The first occurrence was from the mouth of Adam after he ate the forbidden fruit, “I heard you moving about in the orchard, and I was afraid (yârêʼ)[8] because I was naked, so I hid,”[9] he said to the Lord God moving about in the orchard at the breezy time of the day.[10]  The rabbis who translated the Septuagint used the Greek word ἐφοβήθην for the Hebrew word, the passive form of φέβομαι the root of φόβος.[11]  This form does not occur in the New Testament but is close to, For I was afraid (ἐφοβούμην, a form of φοβέω) of you, because you are a severe man.[12]  This is apparently the middle voice of φέβομαι.[13]

Next God spoke what would become the most common divine greeting to those born of Adam, “Fear (yârêʼ) not, Abram!  I am your shield and the one who will reward you in great abundance.”[14]  In the Septuagint the rabbis chose the Greek word φοβοῦ.[15]  The first usage of this form in the New Testament was in Mark’s account of the synagogue ruler Jairus.  He fell at Jesus’ feet and said, “My little daughter is near death.  Come and lay your hands on her so that she may be healed and live.”[16]  But, people came from the synagogue ruler’s house saying, “Your daughter has died.  Why trouble the teacher any longer?”  But Jesus, paying no attention to what was said, told the synagogue ruler, “Do not be afraid (φοβοῦ, a form of φοβέω); just believe (πίστευε, a form of πιστεύω).”[17]

And here by faith in the revelation of Scripture I can begin to analyze the beginning of fear from its end.  Jesus offered faith to Jairus as an antidote, or a preoccupation, to his fear of the revealed facts.  (Jesus apparently raised his daughter from death.)  This is the faith Adam lacked.   Though he had unimaginable experience of God’s generous provision, Adam’s faith was in his own efforts to keep God’s commandment.  Once that commandment was broken he feared punishment.  Whatever sonship he experienced was forfeit and he was given over to a spirit of slavery leading to fear.
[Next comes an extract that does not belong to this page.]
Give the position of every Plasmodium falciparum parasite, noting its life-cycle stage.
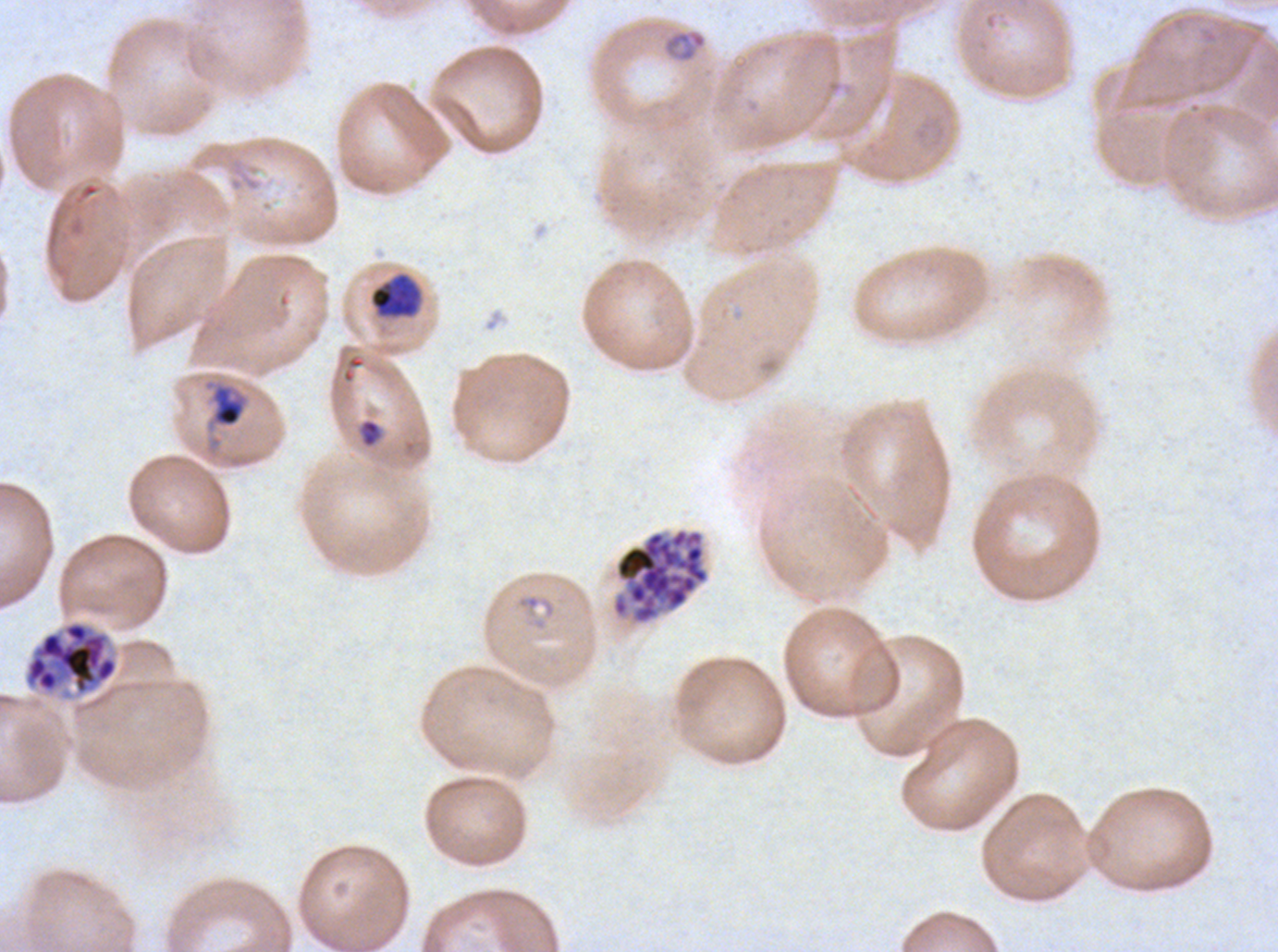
Sarah didn’t believe the word of the Lord when it was said, I will surely return to you when the season comes round again, and your wife Sarah will have a son,[18] but trusted in her long experience of barrenness.  She laughed to herself, thinking, “After I am worn out will I have pleasure, especially when my husband is old too?”[19]  The Lord confronted Abraham about her.  Then Sarah lied, saying, “I did not laugh,” because she was afraid (yârêʼ).  But the Lord said, “No! You did laugh.”[20]  While Adam’s fear prompted him to hide from the all-seeing God, Sarah’s fear persuaded her to lie to the all-knowing God.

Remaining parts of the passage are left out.